SET EXERCISE ▸ List every distinct username that heads a post in the mounting options thread, naming each one once.

PAGE ▸
# Mounting options



## JBrax (Oct 13, 2011)

Well, last night I ordered 4 Klipsch rb-51 II's for my Atmos height channels. I'm thinking I'd like to mount them high on the side walls near the ceiling. Does anyone have recommendations? I'd prefer something that swivels so I can aim them.


----------



## NBPk402 (Feb 21, 2012)

I used cleats for mine sides and surrounds, but you can't aim them. I had some custom brackets made for the Atmos channels which you can adjust the angles, but no aiming either.


----------



## willis7469 (Jan 31, 2014)

Are you doing 7.2.4?
I'm not 100%, but I don't think wall mounting will provide the right experience. Todd, or Peter would have a better idea, but if you're going through the trouble, I think you'll want to make sure it's as good as you can get. Klipsch's page says 20.9lbs per pair, which seems unlikely but...
I've always liked omnimount. Try these. 
http://www.omnimount.com/products/speaker_mounts_and_stands/speaker_mounts/stainless_steel_series/


Sent from my iPhone using Tapatalk


----------



## JBrax (Oct 13, 2011)

willis7469 said:


> Are you doing 7.2.4? I'm not 100%, but I don't think wall mounting will provide the right experience. Todd, or Peter would have a better idea, but if you're going through the trouble, I think you'll want to make sure it's as good as you can get. Klipsch's page says 20.9lbs per pair, which seems unlikely but... I've always liked omnimount. Try these. http://www.omnimount.com/products/speaker_mounts_and_stands/speaker_mounts/stainless_steel_series/ Sent from my iPhone using Tapatalk


 I'm going to see how 5.2.4 sounds and might just stick with that. So you think mounting up high next to the ceiling would not be as good as directly overhead? I'm not sure she's going to sign off on black boxes hanging from the ceiling? Thanks for the link I'll take a look here in a bit.


----------



## willis7469 (Jan 31, 2014)

Lol. I kinda thought you'd say that. That's why for me, in ceiling with aimable tweeters would be the only way. I know they say placement can be flexible, but I think it refers to the front/back relationship along the ceiling plane. I hope @Peter Loeser or @Todd Anderson can chime in. 
What is your ceiling height?


Sent from my iPhone using Tapatalk


----------



## JBrax (Oct 13, 2011)

AVAILABLE DATA ▸
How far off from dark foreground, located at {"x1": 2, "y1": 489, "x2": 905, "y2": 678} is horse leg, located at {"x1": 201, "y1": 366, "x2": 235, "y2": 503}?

RESPONSE TO THE TASK ▸ JBrax, NBPk402, willis7469